▶ **Aufgabe**
Schreibe den Text über die Parforcejagd in Frankreich im Anschluss an seinen letzten Satz weiter.

▶ **Textauszug**

══════════

Bei unseren Nachbarn gibt es eine Tradition, die jeden Winter von einer kleinen Minderheit der Franzosen gepflegt wird: die Parforcejagd. Wir durften eine solche begleiten und Einblick in jahrhundertealtes Kulturgut erlangen.
Text & Fotos Anna Lena Kaufmann
Dreißig Hunde. Zwölf Reiter. Vier Stunden. (K)ein Reh. Heute ist Jagdtag, und die Jagdgesellschaft („Equipage des Petites Landes Capucins“) trifft sich in den Wäldern der Gironde zur traditionellen Hetzjagd (Vénerie) zu Pferd. Es gibt wohl kaum eine Jagdart, die umstrittener ist. Hierzulande ist sie aus ethischen Gründen seit 1934/36 verboten. Wer sie einmal erlebt hat, wird schnell merken, dass die chasse à courre (wie sie auch genannt wird) zwar immer noch stark rituell geprägt, jedoch längst nicht mehr so blutig ist. Im Gegenteil. Traditionen, Bräuche, Etikette – die alten Sitten der Jagdreiterei erscheinen weder antiquiert noch abschreckend. Auch wenn es paradox klingen mag: Das Wohl aller beteiligten Tiere (Pferd, Hund, Wild) steht an erster Stelle. So wird während eines Jagdtages grundsätzlich immer nur einem einzelnen Stück nachgestellt.

══════════

[Einträge aus einem Datensatz]
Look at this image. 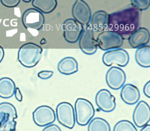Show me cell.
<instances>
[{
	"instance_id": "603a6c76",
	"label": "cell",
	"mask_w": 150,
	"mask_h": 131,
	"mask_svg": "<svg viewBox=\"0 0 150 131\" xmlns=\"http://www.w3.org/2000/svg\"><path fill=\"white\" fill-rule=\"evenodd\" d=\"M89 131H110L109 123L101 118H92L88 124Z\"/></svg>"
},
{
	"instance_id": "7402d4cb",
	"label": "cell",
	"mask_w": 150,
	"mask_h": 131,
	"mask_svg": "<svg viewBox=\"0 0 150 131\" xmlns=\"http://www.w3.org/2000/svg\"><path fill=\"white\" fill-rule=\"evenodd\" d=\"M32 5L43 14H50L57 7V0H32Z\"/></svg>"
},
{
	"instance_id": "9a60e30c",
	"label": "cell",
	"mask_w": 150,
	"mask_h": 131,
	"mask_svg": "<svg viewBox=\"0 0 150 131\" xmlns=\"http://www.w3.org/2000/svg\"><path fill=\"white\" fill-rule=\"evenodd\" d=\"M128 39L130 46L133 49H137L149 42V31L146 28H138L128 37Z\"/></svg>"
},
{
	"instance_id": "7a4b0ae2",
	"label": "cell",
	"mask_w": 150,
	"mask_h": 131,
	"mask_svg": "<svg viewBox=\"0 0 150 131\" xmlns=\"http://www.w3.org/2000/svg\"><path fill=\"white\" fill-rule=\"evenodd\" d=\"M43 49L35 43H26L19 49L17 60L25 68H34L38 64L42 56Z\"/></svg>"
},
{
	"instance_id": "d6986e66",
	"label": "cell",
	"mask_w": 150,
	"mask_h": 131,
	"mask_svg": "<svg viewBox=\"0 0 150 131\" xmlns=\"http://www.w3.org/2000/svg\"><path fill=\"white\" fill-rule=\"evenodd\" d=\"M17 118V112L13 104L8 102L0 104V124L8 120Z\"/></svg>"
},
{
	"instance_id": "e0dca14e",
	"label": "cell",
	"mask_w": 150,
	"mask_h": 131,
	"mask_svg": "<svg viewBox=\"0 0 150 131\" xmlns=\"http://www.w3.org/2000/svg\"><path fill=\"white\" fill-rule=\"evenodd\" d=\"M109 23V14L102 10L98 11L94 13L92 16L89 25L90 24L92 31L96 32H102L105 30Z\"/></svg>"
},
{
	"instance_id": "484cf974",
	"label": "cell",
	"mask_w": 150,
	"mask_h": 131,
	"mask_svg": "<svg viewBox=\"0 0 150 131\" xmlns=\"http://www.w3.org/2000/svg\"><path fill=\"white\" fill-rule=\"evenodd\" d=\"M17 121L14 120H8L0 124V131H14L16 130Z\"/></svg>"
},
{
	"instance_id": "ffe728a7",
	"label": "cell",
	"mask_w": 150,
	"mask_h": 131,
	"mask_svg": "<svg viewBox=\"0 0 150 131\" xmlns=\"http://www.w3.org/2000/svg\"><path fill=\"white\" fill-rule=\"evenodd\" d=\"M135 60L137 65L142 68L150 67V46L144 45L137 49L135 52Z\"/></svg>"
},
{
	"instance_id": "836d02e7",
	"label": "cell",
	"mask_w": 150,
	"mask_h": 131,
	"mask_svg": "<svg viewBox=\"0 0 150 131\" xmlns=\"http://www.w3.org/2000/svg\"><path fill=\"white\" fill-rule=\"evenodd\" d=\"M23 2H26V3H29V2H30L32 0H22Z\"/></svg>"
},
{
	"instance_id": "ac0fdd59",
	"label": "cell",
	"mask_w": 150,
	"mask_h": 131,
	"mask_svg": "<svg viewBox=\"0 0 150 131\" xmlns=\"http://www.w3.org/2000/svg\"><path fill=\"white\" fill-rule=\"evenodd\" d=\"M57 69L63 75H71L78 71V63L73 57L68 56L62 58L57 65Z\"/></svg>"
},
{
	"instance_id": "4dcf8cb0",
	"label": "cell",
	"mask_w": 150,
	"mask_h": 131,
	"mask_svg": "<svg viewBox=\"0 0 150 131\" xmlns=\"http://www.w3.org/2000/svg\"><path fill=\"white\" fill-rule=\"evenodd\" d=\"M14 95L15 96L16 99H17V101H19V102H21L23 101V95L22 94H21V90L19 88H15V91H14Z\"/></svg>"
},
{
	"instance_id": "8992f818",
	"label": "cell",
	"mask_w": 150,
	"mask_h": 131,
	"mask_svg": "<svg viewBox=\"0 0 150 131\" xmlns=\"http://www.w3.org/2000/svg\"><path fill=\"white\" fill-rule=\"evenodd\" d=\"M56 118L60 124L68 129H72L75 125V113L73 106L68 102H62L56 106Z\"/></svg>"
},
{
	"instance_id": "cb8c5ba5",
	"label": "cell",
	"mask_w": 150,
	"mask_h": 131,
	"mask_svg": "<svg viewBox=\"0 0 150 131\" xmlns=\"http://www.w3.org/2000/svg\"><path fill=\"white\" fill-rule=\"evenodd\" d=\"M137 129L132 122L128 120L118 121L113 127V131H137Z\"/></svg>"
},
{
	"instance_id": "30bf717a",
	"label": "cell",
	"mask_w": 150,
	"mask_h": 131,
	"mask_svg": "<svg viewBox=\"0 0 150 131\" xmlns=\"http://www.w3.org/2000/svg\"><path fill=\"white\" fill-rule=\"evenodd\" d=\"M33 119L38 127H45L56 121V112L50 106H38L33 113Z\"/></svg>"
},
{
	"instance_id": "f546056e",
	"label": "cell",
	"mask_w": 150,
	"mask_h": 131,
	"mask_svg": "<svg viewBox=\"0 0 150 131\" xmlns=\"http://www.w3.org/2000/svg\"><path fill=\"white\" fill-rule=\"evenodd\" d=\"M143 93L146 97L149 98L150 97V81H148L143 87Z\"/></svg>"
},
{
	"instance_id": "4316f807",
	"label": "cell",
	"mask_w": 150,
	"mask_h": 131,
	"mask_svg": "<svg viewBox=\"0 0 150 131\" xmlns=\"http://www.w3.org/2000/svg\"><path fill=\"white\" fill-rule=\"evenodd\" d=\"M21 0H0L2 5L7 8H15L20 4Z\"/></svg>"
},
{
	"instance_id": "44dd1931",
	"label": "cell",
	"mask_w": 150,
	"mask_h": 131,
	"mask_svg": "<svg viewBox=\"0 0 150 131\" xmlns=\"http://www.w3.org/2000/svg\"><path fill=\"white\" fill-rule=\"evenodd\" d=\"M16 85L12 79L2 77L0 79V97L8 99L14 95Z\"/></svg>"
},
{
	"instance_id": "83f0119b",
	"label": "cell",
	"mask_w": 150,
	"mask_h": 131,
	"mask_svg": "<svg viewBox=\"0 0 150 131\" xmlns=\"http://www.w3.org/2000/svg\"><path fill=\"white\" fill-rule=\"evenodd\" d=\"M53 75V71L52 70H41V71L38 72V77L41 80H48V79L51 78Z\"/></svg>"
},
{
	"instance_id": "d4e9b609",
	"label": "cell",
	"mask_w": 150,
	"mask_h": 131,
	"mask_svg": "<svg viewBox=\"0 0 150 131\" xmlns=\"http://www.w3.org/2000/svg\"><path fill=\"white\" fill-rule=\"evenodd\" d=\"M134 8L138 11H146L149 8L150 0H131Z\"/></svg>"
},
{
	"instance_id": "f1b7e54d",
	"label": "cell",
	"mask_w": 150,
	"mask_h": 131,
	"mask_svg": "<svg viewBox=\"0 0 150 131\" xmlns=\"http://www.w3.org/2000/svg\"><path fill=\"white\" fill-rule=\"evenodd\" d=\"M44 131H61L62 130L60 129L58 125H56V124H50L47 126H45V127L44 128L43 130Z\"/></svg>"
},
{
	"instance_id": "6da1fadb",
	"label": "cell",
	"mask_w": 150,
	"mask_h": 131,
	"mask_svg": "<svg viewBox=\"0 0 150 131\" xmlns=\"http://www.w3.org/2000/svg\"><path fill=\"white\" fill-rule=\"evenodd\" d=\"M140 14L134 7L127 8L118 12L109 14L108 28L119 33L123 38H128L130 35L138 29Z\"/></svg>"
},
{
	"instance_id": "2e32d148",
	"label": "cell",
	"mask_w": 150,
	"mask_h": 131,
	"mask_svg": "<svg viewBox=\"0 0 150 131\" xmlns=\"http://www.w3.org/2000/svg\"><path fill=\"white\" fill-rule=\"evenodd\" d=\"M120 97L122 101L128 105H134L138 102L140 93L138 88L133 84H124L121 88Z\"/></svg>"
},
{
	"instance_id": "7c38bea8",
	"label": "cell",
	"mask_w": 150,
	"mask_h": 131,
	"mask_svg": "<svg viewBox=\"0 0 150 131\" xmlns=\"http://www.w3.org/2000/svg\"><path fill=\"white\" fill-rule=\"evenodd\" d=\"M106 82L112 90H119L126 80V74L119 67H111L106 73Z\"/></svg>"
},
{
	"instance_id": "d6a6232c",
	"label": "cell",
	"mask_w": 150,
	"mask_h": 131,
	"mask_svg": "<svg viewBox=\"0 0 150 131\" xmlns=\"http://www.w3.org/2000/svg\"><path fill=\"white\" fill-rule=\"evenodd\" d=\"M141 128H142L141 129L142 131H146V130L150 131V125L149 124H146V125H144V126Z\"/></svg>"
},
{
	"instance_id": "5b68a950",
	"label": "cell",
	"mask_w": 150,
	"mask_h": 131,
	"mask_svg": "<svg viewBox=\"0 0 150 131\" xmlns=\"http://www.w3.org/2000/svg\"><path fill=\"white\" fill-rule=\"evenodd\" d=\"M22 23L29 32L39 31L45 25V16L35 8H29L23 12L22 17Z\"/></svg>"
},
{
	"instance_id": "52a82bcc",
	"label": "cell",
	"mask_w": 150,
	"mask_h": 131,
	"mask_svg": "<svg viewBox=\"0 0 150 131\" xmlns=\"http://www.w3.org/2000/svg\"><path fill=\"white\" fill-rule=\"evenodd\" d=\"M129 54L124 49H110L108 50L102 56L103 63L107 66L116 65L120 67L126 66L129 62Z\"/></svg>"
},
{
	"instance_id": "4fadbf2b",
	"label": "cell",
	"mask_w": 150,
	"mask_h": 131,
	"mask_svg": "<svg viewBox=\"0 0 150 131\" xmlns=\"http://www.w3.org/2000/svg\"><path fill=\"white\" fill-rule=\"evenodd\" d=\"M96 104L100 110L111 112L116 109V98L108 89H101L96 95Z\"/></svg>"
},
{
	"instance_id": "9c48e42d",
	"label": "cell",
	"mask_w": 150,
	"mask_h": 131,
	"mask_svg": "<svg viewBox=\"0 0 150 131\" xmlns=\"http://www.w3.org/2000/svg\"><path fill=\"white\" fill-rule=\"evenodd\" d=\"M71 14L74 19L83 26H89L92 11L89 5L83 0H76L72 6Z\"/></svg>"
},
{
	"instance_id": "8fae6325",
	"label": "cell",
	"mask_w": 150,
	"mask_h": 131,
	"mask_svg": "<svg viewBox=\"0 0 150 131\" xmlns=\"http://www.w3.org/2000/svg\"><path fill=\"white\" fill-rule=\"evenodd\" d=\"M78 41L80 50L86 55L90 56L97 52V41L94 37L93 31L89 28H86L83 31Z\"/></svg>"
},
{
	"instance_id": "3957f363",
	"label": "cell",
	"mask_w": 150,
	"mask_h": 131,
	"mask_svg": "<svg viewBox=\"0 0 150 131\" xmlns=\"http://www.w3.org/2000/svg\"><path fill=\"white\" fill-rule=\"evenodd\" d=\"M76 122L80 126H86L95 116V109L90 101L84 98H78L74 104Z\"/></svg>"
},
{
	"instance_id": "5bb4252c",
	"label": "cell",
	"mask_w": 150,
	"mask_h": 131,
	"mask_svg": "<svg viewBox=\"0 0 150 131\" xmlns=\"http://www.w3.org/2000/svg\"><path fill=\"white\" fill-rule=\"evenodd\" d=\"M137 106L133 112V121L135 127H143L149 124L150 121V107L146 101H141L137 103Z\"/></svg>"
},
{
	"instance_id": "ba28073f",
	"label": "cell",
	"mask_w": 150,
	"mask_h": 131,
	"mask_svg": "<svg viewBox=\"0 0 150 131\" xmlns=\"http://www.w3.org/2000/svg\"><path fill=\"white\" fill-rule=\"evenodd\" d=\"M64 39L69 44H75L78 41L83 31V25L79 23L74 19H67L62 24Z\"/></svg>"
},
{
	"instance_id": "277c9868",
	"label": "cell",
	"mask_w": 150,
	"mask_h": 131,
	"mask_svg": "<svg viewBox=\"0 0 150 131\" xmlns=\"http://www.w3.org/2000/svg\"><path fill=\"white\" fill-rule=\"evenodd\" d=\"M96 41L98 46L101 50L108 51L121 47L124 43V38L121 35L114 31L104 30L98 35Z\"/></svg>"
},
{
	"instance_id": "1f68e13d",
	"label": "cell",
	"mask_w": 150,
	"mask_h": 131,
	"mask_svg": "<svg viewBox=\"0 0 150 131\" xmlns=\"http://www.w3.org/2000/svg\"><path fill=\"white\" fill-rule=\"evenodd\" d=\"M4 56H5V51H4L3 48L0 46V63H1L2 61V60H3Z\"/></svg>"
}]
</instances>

══════════

▶ **Lösung**
Eine Parforcejagd wird nach strengem Reglement durchgeführt; der Ablauf ähnelt dem einer Treib- oder Drückjagd. Zu Beginn sammeln sich alle Beteiligten, es folgen Ansprache und Begrüßung nebst Fanfaren. Die Jagdgesellschaft muss von einem Leiter geführt werden, der Jagdscheininhaber ist. Im Anschluss begibt sich die Korona ins Revier (analog zum Einnehmen der Stände) – wiederum unter Begleitung von Hörnersignalen. Die Jagd endet, wenn das Stück zur Strecke kommt oder die Hunde die Fährte – trotz Hilfe der Equipage – verl...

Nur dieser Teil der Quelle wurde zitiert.